Stanford researchers develop new method of estimating biodiversity beyond the borders of protected areas
Historically, conservationists have protected species by placing large swaths of land into preserves and parks. However, only 13 percent of the world’s land area is located in protected natural land. Most of the planet’s species live in ecological gray areas, located within a gradient where one end is pristine wilderness, the other a parking lot.
Stanford researchers discovered that in agricultural areas of Costa Rica, increased tree cover corresponds with increases in biodiversity. (Image credit: David Spangenburg)
Protecting species in these gray areas is a challenge because there’s no way to measure biodiversity without time-consuming field surveys.
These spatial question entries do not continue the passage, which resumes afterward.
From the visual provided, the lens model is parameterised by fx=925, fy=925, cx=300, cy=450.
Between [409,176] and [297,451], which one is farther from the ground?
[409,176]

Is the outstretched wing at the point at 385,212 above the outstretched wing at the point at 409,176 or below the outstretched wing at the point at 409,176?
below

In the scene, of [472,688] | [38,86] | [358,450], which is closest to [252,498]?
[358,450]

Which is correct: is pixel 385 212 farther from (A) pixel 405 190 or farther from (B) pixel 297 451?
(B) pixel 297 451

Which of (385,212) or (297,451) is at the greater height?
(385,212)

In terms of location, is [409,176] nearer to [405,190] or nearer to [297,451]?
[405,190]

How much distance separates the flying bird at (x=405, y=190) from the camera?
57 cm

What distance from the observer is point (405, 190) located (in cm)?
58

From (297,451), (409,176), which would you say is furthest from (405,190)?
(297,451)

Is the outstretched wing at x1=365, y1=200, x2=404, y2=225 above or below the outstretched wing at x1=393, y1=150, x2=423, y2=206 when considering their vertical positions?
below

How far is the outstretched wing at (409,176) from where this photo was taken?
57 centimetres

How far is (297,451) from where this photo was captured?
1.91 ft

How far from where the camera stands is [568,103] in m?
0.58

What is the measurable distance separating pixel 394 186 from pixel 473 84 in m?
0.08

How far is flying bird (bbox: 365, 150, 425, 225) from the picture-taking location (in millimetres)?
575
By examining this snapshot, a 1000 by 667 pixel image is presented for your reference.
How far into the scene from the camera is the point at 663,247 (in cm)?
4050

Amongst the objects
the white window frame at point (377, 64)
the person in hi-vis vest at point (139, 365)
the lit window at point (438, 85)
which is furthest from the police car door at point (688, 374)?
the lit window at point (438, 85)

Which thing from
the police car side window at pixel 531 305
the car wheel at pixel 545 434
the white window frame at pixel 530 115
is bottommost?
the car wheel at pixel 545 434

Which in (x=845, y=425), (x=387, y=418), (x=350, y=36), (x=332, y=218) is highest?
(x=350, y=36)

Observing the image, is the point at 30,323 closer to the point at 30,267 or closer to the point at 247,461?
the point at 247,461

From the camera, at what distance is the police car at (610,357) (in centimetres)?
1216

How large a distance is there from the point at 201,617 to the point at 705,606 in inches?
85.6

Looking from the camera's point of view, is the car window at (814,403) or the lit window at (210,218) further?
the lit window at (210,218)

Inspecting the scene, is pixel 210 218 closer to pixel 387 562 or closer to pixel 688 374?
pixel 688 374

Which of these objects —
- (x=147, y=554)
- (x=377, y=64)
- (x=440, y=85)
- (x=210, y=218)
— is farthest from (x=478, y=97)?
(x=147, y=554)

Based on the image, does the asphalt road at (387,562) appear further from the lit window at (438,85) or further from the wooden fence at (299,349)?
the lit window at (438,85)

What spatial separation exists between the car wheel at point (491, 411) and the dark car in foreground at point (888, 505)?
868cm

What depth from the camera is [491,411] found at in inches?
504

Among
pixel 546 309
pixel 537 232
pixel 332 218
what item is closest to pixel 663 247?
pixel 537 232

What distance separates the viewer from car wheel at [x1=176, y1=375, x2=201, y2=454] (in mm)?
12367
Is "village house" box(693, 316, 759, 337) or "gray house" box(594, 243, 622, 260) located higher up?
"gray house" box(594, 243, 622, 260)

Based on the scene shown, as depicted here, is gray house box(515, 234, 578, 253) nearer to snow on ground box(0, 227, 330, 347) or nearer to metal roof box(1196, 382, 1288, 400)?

With no way to estimate biodiversity, making decisions for protecting habitat and species is difficult. Researchers at Stanford, through extensive observations, mapping and analysis, have now generated a method of estimating biodiversity based on tree cover. The results can be used by policymakers to help protect tropical biodiversity and endangered species.
“We’ve created a framework for counting something previously uncountable,” said Chase D. Mendenhall, a postdoctoral research fellow in biology at Stanford. Mendenhall is a lead author in a new study, to be published Oct. 24 in the Proceedings of the National Academy of Sciences, that has created a quantitative measure of biodiversity across agricultural and urban landscapes.